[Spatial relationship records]
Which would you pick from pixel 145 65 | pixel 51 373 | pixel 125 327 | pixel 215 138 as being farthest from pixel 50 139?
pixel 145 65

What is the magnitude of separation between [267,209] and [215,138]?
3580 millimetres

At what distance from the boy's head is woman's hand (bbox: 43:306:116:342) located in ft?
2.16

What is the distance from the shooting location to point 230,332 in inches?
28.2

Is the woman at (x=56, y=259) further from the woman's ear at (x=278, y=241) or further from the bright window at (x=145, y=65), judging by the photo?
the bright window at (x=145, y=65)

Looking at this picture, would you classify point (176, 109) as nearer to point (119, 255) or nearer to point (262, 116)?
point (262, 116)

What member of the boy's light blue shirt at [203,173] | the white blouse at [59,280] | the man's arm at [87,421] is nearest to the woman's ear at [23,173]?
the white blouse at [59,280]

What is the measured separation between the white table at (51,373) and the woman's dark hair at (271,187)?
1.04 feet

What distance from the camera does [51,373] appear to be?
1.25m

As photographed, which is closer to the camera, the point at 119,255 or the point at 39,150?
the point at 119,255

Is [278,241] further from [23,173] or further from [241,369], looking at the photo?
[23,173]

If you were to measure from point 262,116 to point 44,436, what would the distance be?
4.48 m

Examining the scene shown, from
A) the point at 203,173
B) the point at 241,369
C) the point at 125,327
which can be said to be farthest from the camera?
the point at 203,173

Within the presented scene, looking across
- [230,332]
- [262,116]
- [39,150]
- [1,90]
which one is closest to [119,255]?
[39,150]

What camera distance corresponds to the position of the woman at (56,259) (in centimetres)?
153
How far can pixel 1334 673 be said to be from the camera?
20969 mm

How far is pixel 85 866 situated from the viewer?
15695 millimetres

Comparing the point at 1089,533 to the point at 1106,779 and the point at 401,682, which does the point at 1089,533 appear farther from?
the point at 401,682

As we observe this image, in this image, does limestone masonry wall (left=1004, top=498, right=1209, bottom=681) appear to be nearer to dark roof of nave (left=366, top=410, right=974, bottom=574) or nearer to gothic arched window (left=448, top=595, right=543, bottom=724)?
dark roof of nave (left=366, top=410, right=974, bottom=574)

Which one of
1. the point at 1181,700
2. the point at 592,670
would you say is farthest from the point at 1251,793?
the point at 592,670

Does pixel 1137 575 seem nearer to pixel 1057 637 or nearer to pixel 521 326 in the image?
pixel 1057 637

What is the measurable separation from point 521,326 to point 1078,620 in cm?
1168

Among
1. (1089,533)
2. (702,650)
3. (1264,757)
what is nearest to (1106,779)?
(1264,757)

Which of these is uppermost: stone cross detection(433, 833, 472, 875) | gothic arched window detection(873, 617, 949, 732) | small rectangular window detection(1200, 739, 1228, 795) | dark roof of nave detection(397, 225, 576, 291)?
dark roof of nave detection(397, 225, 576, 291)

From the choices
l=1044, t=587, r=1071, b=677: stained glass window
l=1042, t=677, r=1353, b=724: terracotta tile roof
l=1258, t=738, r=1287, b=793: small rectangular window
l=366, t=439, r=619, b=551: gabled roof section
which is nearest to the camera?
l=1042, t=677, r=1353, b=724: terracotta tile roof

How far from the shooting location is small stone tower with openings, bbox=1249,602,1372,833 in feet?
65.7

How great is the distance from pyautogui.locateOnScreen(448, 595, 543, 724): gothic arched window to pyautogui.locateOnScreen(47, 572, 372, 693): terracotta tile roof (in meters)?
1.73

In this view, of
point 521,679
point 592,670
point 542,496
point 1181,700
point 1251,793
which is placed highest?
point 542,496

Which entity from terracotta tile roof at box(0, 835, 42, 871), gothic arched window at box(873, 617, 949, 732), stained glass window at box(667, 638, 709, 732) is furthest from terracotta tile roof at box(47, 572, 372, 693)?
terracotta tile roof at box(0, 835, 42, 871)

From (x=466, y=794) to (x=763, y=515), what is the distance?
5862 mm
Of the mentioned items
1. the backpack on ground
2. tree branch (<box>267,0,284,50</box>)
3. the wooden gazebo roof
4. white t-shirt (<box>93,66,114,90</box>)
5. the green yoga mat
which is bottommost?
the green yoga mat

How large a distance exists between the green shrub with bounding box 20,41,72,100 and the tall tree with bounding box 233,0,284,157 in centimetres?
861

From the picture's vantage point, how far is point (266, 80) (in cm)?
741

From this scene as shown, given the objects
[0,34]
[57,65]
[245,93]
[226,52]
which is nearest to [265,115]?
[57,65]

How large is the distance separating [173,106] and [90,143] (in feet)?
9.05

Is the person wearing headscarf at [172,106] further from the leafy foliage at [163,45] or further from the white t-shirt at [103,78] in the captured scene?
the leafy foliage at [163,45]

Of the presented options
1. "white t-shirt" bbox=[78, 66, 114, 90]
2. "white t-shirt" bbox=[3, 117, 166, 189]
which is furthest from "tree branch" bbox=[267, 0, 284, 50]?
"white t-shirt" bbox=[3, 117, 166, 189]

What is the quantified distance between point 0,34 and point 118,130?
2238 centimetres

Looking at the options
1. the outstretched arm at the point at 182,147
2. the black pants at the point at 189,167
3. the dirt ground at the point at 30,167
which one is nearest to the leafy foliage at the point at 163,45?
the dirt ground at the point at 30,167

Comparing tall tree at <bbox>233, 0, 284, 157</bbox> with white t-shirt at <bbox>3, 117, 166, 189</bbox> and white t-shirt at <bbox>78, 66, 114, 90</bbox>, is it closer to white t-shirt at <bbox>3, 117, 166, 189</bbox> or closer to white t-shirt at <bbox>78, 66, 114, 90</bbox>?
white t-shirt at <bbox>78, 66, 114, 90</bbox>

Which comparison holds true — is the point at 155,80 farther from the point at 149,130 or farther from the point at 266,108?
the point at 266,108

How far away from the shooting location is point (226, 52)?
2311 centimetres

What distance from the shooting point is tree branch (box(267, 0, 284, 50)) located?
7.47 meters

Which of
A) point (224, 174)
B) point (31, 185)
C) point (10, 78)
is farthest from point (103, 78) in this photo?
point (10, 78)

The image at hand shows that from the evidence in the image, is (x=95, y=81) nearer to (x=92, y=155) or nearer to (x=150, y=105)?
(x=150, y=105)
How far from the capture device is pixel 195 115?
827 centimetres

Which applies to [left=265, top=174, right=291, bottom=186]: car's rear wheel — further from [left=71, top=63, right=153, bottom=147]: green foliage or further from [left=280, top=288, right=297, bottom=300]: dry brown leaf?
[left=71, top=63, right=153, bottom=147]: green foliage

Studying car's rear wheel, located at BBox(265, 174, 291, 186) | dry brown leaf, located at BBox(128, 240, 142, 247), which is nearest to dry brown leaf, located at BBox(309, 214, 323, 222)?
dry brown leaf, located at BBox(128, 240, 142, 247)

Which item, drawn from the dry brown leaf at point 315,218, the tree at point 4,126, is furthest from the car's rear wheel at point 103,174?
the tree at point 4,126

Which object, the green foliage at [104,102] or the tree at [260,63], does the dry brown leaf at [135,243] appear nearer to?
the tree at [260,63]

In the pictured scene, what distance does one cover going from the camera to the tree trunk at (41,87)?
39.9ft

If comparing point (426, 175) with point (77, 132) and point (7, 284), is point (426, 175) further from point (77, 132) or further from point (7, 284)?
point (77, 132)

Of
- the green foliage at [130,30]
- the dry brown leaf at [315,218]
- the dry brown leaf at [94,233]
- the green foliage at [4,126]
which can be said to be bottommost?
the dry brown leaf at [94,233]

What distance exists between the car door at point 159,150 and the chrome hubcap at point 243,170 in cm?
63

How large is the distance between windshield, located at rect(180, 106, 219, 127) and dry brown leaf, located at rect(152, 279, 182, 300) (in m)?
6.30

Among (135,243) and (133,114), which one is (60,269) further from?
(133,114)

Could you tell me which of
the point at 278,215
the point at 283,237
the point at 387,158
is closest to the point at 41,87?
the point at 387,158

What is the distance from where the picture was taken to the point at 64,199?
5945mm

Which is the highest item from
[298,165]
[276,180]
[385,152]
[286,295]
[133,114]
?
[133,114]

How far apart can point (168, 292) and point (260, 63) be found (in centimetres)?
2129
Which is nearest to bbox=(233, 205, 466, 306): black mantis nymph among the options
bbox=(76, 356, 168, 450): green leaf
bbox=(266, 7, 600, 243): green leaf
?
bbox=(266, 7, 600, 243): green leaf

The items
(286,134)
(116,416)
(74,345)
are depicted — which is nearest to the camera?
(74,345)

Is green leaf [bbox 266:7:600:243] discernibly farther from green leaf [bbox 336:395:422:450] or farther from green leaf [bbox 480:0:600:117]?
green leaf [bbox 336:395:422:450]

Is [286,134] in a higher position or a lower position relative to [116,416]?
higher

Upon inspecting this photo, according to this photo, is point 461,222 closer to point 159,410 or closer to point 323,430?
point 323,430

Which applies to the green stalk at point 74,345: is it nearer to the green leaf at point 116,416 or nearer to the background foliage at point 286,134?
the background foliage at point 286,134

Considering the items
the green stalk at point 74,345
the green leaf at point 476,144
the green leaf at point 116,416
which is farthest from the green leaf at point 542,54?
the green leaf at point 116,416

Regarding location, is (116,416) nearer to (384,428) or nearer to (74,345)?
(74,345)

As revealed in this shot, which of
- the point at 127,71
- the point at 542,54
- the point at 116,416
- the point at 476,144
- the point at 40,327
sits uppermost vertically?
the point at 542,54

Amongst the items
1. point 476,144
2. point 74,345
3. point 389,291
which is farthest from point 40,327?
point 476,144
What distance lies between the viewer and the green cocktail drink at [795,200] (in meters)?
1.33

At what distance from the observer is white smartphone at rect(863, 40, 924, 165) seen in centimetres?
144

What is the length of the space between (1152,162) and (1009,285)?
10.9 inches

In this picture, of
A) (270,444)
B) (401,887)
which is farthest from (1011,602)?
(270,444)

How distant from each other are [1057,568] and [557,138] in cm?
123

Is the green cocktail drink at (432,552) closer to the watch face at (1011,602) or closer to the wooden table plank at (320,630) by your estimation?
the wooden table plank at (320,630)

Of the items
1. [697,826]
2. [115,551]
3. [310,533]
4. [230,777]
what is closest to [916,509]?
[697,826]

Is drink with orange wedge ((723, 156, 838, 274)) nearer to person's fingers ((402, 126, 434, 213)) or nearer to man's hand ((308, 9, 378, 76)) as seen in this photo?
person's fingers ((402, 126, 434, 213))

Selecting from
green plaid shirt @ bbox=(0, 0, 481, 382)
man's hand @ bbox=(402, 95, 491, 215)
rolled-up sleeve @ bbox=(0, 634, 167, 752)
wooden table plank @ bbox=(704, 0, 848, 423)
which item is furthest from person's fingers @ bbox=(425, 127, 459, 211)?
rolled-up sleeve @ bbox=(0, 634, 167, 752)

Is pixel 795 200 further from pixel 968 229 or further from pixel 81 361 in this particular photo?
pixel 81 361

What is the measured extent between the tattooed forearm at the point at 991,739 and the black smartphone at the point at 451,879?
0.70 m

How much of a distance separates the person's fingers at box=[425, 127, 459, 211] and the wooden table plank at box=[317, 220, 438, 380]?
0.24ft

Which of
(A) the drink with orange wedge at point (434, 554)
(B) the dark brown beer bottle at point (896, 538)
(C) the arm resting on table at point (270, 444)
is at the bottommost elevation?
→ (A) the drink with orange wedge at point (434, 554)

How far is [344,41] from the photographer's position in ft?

[REQUIRED WORK] Copy out the lines from the line containing "Is pixel 795" to the end of the listing above, without alteration.

[TASK RESPONSE]
Is pixel 795 200 further from pixel 968 229 or further from pixel 81 361 in this particular photo?
pixel 81 361

What is the measured extent between the tattooed forearm at the point at 991,739 and the black smartphone at the point at 451,879?
0.70 m

How much of a distance separates the person's fingers at box=[425, 127, 459, 211] and the wooden table plank at box=[317, 220, 438, 380]?
0.24ft

Which of
(A) the drink with orange wedge at point (434, 554)
(B) the dark brown beer bottle at point (896, 538)
(C) the arm resting on table at point (270, 444)
is at the bottommost elevation?
→ (A) the drink with orange wedge at point (434, 554)

How far is [344,41] from the photographer's position in ft?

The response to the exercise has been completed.